Thursday, January 15, 2009

Abschied vom "ORF-Sendernetz" - das Ende der vertikalen Integration des ORF?

Noch hält der ORF die Mehrheit an der ORS (Österreichische Rundfunksender GmbH & Co KG), die das frühere ORF-Sendernetz betreibt. Doch nicht nur diverse Ankündigungen (von Raiffeisen genauso wie vom ORF) lassen erwarten, dass sich das sehr bald ändern könnte. Zwar hat ORF-Generaldirektor Wrabetz noch vor einem Monat behauptet, dass ein Anteilsverkauf an der ORS "im Strategiekonzept im Frühjahr zu beantworten" sein werde und dies jedenfalls kurzfristig "nicht vorgesehen" sei, doch mit dem damals schon bekannten Engagement in Bulgarien scheint mir dies nur schwer vereinbar. Immerhin soll die ORS das komplette Netz an Rundfunksendern in Bulgarien übernehmen (siehe Pressemitteilungen hier oder hier).

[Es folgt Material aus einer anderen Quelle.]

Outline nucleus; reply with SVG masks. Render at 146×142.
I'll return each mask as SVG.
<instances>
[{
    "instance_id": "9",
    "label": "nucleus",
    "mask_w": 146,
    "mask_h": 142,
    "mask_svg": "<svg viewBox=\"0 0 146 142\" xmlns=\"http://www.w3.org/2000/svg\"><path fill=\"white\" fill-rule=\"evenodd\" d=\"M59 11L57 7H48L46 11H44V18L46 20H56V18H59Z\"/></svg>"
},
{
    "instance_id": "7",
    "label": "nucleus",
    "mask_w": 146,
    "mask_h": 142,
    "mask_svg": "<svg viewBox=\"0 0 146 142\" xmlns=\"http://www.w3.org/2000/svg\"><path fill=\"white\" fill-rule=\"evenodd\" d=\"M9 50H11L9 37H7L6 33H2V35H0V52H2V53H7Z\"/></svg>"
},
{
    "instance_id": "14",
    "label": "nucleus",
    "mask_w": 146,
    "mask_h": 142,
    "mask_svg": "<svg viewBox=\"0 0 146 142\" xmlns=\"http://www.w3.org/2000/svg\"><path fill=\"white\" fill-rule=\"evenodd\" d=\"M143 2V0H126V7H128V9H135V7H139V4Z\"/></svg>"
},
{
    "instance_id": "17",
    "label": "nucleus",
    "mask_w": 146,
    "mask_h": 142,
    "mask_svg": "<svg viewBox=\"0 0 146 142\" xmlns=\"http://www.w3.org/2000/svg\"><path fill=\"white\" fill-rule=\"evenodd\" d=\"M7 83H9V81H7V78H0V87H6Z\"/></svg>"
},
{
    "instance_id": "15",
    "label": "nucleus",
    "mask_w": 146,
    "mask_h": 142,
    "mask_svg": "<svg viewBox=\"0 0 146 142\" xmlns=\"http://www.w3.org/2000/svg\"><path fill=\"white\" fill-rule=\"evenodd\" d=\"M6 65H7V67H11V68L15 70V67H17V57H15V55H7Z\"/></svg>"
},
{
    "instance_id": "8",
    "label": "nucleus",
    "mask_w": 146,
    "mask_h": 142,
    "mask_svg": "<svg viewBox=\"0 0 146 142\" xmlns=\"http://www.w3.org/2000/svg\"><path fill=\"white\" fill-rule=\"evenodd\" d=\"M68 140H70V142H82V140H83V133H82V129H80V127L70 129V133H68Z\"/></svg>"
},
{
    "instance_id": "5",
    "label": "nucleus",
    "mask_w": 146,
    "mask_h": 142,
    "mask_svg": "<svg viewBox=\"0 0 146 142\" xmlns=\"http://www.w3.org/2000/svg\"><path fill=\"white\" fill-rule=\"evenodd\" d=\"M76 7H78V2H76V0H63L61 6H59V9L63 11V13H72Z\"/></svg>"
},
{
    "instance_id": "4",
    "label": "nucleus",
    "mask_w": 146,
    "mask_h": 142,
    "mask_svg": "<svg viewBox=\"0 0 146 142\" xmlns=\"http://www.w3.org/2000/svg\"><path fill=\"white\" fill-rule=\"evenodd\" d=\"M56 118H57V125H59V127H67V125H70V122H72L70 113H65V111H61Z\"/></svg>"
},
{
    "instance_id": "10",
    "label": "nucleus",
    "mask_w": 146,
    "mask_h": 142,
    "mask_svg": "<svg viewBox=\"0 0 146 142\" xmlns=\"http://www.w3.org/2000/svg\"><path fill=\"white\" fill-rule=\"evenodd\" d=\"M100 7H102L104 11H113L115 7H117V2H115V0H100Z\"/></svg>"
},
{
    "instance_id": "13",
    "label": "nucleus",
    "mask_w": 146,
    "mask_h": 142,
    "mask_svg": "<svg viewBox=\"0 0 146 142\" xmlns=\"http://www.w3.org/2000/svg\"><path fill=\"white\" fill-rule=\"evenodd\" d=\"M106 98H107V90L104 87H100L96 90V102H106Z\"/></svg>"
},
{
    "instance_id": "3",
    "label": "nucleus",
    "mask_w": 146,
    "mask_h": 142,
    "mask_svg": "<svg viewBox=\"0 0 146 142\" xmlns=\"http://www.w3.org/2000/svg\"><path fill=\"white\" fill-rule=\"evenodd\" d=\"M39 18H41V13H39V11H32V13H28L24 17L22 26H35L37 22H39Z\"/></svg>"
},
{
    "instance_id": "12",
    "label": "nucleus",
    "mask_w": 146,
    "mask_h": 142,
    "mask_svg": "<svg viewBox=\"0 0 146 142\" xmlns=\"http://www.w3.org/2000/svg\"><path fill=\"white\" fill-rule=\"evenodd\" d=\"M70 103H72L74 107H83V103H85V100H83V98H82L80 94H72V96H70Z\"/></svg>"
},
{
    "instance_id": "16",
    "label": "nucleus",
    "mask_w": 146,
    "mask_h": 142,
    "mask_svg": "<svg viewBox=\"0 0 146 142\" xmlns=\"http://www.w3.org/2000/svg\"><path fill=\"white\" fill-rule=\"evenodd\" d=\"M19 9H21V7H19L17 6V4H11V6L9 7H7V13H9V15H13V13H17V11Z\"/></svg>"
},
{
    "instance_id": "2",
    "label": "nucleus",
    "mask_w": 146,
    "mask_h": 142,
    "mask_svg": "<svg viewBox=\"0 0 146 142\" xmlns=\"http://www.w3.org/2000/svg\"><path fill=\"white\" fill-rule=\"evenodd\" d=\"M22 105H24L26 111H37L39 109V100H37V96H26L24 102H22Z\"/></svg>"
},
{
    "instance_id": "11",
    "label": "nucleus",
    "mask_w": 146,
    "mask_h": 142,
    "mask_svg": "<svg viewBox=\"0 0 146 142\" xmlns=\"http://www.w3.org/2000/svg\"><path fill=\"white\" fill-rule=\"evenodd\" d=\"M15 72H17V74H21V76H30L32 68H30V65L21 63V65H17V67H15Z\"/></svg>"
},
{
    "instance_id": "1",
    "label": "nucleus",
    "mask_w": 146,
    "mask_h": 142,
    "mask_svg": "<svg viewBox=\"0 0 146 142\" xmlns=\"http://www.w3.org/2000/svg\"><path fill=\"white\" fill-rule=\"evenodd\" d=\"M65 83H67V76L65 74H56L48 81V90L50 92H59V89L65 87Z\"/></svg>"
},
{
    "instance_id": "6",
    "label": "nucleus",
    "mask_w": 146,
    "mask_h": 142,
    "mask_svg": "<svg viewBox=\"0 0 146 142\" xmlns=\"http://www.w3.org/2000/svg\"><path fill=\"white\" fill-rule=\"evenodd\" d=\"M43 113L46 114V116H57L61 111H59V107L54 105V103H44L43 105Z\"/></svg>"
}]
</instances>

Nach § 2 Abs 2 ORF-G ist der ORF "zur Gründung von Tochtergesellschaften und zur Beteiligung an anderen Unternehmen im In- und Ausland berechtigt, sofern diese den gleichen Unternehmensgegenstand haben oder der Unternehmensgegenstand gemäß Abs. 1 dies erfordert." Der Bundeskommunikationssenat hat sich mit dieser Frage aus einem anderen Anlass schon eingehend auseinandergesetzt und ist dabei zu folgendem Ergebnis gekommen:
"Die Grenze zwischen nach dem Unternehmensgegenstand gemäß § 2 Abs. 1 Z 2 letzter Fall ORF-G zulässigen über den öffentlichen Auftrag hinausgehenden Tätigkeiten und Tätigkeiten, die auch als über den öffentlichen Auftrag hinausgehende Tätigkeiten vom Unternehmensgegenstand gemäß dieser Bestimmung nicht mehr erfasst sind, liegt dort, wo der Betrieb bestimmter technischer Einrichtungen als solcher für die Veranstaltung von Rundfunk im Sinne des § 2 Abs. 1 Z 1 ORF-G nicht mehr notwendig ist. ... Die Grenze ist aber jedenfalls dort überschritten, wo bestimmte Technologien oder Netzwerke größeren Umfangs ausschließlich für die Zurverfügungstellung an Dritte errichtet und betrieben werden sollen." (Hervorhebung hinzugefügt)
Legt man diese Sichtweise des BKS zugrunde, so scheint der Betrieb eines Sendernetzes in Bulgarien wohl nicht mehr vom gesetzlich vorgesehenen Unternehmensgegenstand des ORF oder seiner Tochtergesellschaften gedeckt. Damit wäre aber - falls die veröffentlichten Pressemeldungen den Sachverhalt zutreffend schildern - auch die Beibehaltung einer Sperrminorität an der ORS (die hier noch erwartet wurde) für den ORF nicht mehr mit § 2 ORF-G, wie er vom BKS ausgelegt wird, vereinbar.

Der Stiftungsrat hat bei seiner Sitzung im vergangenen November der Expansion nach Bulgarien zugestimmt; dass ihm die rundfunkrechtlichen Implikationen im Hinblick auf den ORF-Unternehmensgegenstand dabei nicht bekannt waren, sollte auszuschließen sein. Somit ist wohl anzunehmen, dass der Verkauf der Mehrheit an der ORS auch vom Stiftungsrat schon zumindest implizit akzeptiert wurde und der ORF demnächst die Beteiligung an der ORS auf 25% oder weniger zurücknimmt (eine Beteiligung an Unternehmen mit anderem Unternehmensgegenstand ist dem ORF nämlich - zur Vermögensveranlagung!- nach § 2 Abs 2 ORF-G gestattet, sofern die Beteiligung an diesen Unternehmen 25% nicht übersteigt).